En 1972 dans Figures III (en particulier « Discours du récit ») Gérard Genette (1930) distingue « histoire » (le contenu narratif), « récit » (le signifiant ou le texte narratif) et « narration » (l’acte narratif producteur). Adoptant le vocabulaire de Todorov, il recense les catégories du récit suivant la grammaire du verbe (temps, mode, voix. En 1983, dans une relecture critique (Nouveau discours du récit), il reprend les résultats de son premier discours en vue de synthétiser et de mettre au point les recherches narratologiques antérieures.

Sous la catégorie du « temps », il étudie trois types de rapports :

1)     l’ordre narratif (le rapport entre succession chronologique des événements de l’histoire et leur disposition dans le récit) : il existe deux types d’anachronies narratives (à savoir modification de la coïncidence temporelle entre l’histoire et le récit)

  • l’anticipation : prolepse
  • le retour en arrière : analepse ;

2)     la durée narrative concernant les rapports de la durée des événements de la diégèse (l’univers de l’histoire racontée ; la diégésis est le récit pur, sans dialogue par opposition à la mimèsis) et la longueur des segments narratifs qui les racontent ;

3)     la fréquence narrative qui recouvre les rapports entre les événements de l’histoire et la capacité du récit de les répéter ou de les styliser (récit singulatif, récit répétitif, récit itératif, récit fréquentatif).

Sous la catégorie du « mode », il étudie la régulation de l’histoire par le récit qui la raconte plus ou moins complètement (distance narrative) et selon tel ou tel point de vue. Pour ce qui est de la perspective narrative, il recèle trois types de focalisation (qui voit ?)

  • focalisation zéro : vision omnisciente, le regard du narrateur est tout-puissant ;
  • focalisation externe : équivaut au regard d’une caméra enregistreuse, neutre, impersonnelle et objective ;
  • focalisation interne : le regard est celui d’une conscience limitée de ce qu’il voit, sent ; procédé privilégié par le réalisme subjectif.

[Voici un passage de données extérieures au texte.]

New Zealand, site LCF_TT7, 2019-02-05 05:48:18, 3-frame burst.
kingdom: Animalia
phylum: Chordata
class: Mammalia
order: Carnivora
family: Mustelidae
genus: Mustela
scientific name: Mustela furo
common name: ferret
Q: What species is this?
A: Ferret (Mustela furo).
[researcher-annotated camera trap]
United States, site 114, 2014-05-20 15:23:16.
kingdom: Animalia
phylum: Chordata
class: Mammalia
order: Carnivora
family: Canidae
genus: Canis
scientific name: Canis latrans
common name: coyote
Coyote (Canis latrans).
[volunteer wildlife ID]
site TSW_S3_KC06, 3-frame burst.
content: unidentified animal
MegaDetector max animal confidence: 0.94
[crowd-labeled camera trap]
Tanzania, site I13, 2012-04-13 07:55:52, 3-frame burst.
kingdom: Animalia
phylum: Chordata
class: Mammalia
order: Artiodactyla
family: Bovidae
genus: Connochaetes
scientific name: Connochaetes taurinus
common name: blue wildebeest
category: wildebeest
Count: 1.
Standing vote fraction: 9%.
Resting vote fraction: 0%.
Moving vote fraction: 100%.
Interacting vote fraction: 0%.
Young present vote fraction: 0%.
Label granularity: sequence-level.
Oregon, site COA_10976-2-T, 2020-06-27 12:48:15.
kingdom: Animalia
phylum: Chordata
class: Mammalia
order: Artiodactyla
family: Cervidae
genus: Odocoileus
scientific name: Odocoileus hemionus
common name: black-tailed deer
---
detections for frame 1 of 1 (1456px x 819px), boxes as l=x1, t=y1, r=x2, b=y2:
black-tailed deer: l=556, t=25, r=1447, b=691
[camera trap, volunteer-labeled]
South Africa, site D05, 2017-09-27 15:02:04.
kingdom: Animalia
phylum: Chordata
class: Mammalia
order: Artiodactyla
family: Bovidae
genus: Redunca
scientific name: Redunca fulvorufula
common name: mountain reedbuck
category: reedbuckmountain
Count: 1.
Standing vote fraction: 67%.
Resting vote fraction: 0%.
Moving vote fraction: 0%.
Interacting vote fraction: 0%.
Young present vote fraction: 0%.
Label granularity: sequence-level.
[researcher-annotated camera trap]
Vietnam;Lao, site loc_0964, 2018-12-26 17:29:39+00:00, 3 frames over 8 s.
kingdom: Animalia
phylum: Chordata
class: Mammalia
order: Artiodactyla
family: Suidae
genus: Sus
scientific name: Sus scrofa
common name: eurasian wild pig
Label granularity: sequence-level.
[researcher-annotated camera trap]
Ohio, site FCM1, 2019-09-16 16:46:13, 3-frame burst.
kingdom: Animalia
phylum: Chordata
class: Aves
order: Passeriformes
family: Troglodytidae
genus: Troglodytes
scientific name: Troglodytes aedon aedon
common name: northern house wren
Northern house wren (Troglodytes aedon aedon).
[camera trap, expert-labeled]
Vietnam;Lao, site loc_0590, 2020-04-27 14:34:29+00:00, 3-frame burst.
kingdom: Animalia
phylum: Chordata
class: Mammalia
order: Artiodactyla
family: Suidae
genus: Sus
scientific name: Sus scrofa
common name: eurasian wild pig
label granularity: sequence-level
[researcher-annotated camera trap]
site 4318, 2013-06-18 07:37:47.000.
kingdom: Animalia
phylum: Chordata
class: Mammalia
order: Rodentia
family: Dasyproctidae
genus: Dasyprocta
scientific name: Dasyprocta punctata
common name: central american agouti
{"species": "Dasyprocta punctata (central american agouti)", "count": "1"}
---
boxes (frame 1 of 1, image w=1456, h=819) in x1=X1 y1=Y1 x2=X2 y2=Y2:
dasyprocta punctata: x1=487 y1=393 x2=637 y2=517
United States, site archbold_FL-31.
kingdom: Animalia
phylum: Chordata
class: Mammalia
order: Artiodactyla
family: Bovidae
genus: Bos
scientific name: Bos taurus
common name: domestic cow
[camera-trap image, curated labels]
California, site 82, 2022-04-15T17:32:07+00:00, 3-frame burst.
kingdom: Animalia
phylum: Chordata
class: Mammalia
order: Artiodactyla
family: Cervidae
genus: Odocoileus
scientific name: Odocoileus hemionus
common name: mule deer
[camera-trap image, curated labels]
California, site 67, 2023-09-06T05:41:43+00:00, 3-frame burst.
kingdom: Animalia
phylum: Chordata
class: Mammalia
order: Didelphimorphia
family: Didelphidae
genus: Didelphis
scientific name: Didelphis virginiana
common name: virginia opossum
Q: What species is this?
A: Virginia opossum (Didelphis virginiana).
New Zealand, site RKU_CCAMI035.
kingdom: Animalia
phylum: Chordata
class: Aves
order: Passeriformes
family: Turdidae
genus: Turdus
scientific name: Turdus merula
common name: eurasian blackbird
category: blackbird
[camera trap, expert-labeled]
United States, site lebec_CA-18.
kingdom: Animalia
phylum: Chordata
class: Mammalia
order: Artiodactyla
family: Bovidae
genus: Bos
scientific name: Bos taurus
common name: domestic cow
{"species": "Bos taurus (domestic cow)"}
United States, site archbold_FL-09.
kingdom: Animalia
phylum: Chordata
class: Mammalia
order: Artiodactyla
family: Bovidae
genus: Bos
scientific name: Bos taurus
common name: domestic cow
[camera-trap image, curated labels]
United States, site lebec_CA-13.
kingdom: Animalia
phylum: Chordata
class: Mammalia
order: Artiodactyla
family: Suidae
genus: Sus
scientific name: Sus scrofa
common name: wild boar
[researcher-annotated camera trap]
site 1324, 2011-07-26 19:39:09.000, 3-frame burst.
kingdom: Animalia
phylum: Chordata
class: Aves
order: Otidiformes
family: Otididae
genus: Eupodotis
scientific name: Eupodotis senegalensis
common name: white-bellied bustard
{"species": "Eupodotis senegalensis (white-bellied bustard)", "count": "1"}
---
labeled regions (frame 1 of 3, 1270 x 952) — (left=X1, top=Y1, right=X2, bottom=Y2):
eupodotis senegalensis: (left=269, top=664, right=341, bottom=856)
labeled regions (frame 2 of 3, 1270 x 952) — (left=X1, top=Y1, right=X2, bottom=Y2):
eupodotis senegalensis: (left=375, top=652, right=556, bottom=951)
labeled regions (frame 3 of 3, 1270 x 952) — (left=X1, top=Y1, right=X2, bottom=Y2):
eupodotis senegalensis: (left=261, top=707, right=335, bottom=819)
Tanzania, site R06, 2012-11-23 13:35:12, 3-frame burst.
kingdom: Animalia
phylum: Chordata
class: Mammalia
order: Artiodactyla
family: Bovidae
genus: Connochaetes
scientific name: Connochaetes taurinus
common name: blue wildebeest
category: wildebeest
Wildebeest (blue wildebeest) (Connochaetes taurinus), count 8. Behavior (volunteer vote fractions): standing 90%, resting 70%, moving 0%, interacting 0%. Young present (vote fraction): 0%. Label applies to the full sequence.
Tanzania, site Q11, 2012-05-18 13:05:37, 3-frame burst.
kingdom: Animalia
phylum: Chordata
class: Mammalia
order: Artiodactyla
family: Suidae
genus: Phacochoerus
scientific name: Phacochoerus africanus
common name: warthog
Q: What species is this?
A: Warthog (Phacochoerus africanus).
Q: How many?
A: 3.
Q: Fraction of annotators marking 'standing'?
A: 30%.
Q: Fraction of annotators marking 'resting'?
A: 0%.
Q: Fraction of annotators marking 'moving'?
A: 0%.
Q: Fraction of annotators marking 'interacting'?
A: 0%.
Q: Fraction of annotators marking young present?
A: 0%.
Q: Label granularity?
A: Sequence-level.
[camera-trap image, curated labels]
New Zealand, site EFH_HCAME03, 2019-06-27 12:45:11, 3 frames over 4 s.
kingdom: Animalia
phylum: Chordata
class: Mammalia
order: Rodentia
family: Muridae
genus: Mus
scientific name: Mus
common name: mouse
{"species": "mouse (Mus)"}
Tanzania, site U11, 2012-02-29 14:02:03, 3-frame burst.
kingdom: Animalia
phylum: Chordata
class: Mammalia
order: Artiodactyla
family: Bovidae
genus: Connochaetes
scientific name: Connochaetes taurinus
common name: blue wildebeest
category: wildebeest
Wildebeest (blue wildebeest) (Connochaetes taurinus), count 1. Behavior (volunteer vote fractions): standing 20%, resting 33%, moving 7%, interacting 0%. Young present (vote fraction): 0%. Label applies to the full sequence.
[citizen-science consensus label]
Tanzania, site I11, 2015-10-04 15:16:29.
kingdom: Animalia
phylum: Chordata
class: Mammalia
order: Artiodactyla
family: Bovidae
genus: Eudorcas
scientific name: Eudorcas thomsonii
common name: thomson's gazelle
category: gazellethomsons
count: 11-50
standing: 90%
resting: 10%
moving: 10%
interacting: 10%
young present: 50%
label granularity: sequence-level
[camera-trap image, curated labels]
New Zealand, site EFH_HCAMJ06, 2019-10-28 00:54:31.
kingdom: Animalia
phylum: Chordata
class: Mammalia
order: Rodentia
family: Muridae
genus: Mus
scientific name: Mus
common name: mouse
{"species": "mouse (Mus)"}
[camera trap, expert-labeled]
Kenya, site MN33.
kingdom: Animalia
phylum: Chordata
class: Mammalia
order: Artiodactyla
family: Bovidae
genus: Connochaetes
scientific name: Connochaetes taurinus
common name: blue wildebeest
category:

Sous la catégorie de la « voix », il étudie la narration dans le récit (qui parle ?) sous les espèces

  • de l’instance narrative déterminée par  
    • le narrateur absent de l’histoire : hétérodiégétique
    • le narrateur présent dans l’histoire : homodiégétique                        
    • le niveau narratif ;
    • de la situation d’énonciation 
      • l’énonciation ultérieure,
      • l’énonciation antérieure,
      • l’énonciation simultanée,
      • l’énonciation intercalée.

C’est dans Palimpsestes (1982) que Genette reprend l’interrogation sur ce qu’il a appelé « paratextualité » dans Introduction à l’architexte (1979). Pour lui l’intertextualité n’est pas une notion extensive, mais un type de « transtextualité ». On reconnaît, outre la volonté de rendre ce concept plus méthodique et opératoire, un autre déplacement par rapport à la position du groupe Tel Quel : Genette n’hésite pas à réintroduire la transcendance (par opposition à la préoccupation numéro un de la nouvelle critique concernant l’immanence) en soutenant qu’au-delà du texte, il n’y a que du texte. Aussi cette conception lui permet-elle de redéfinir l’objet de la poétique, qui n’est plus le texte considéré dans sa singularité (ceci est plutôt l’affaire de la critique), mais l’architexte, ou si l’on préfère l’architextualité du texte. Celle-ci recouvre « l’ensemble des catégories générales, ou transcendantes [...] dont relève chaque texte singulier ». Dans son ouvrage de 1982, il préfère le mot « transtextualité » qui dépasse et inclut à la fois l’architextualité (1979). Cette « transcendance textuelle du texte » désigne « tout ce qui [...] met [le texte] en relation, manifeste ou secrète, avec d’autres textes » (1982, 7-17)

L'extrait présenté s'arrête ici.